Scaling to millions
Notes for bots in the hundreds of thousands to millions of guilds, run as many cluster processes. This builds on Gateway and sharding and Caching and memory.
Notes for bots in the hundreds of thousands to millions of guilds, run as many cluster processes. This builds on Gateway and sharding and Caching and memory.
The core problem: cross-cluster duplication
Each cluster is a separate Node process with its own heap. A user who is in guilds spread across many clusters is cached once per cluster, so a popular user can sit in many heaps at once. JavaScript heaps cannot be shared between processes, so the library cannot dedupe this on its own. A shared external store (Redis) is the only way to hold one copy fleet-wide.
The catch: Athena's cache is synchronous (gateway dispatch, permission math, and event construction all call .get() and cannot await). So Redis cannot transparently back .get(). The supported pattern keeps a bounded hot set in heap and resolves misses asynchronously.
The pattern
- Cap each cluster's heap with a bounded hot set.
- Write every seen record through to a shared Redis, keyed so all clusters share one copy.
- Resolve on demand with async accessors: hot set, then Redis, then REST.

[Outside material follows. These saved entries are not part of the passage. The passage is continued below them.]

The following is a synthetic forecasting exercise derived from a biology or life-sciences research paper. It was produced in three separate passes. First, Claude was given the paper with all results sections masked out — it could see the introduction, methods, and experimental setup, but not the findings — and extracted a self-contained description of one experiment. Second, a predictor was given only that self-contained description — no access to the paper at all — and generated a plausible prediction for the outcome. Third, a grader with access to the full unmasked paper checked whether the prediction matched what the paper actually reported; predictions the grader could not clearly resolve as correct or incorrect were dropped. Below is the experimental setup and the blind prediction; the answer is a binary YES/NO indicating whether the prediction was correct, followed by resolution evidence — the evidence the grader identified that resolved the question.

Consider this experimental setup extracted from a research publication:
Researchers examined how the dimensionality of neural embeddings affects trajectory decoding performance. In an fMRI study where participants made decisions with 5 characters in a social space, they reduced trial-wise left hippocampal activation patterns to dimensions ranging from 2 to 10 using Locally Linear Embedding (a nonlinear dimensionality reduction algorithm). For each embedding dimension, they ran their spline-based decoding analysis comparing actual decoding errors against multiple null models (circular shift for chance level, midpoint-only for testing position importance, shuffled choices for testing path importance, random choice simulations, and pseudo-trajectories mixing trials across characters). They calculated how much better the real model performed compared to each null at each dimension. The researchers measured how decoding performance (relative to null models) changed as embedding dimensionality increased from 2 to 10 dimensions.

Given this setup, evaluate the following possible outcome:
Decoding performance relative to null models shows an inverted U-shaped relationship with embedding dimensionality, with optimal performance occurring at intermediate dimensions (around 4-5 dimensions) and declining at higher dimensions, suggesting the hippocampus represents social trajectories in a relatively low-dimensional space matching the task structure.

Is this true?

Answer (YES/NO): NO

import Redis from 'ioredis';
import { Client, RedisCacheStore, RemoteBackedCollection, User, Member } from 'athena';
const store = new RedisCacheStore(new Redis(process.env.REDIS_URL), {
prefix: 'zira:', // share the SAME prefix across all clusters to dedupe
ttlSeconds: 86_400, // optional expiry
updateTTLOnGet: true // optional sliding expiration
});
const client = new Client(token, {
cache: {
remoteStore: store,
users: () => new RemoteBackedCollection(User, 50_000, store, 'user'),
members: (guild) => new RemoteBackedCollection(Member, 50_000, store, `member:${guild.id}`)
}
});Then resolve through the tiers instead of synchronous .get():
const user = await client.fetchUser(userID); // hot set -> Redis -> REST
const member = await guild.fetchMember(userID); // hot set -> Redis -> RESTRemoteBackedCollection write-throughs the raw payload on add (fire-and-forget, never blocking dispatch) and reconstructs it on fetch. client.users.get() / guild.members.get() still work but see only the local hot set.
Net effect: per-process heap drops from "everything" to a bounded hot set, with one shared copy in Redis. For a reaction-role workload, the access pattern (a reaction arrives, look up the member, toggle a role) is already async, so awaiting a fetch fits naturally.
The store contract
RedisCacheStore is a thin adapter over a client matching RedisLike (get, set, del, optional expire, mget, scan). Athena pulls in no Redis dependency itself; you pass your own client. It uses plain GET/SET so it works on vanilla Redis (no modules required).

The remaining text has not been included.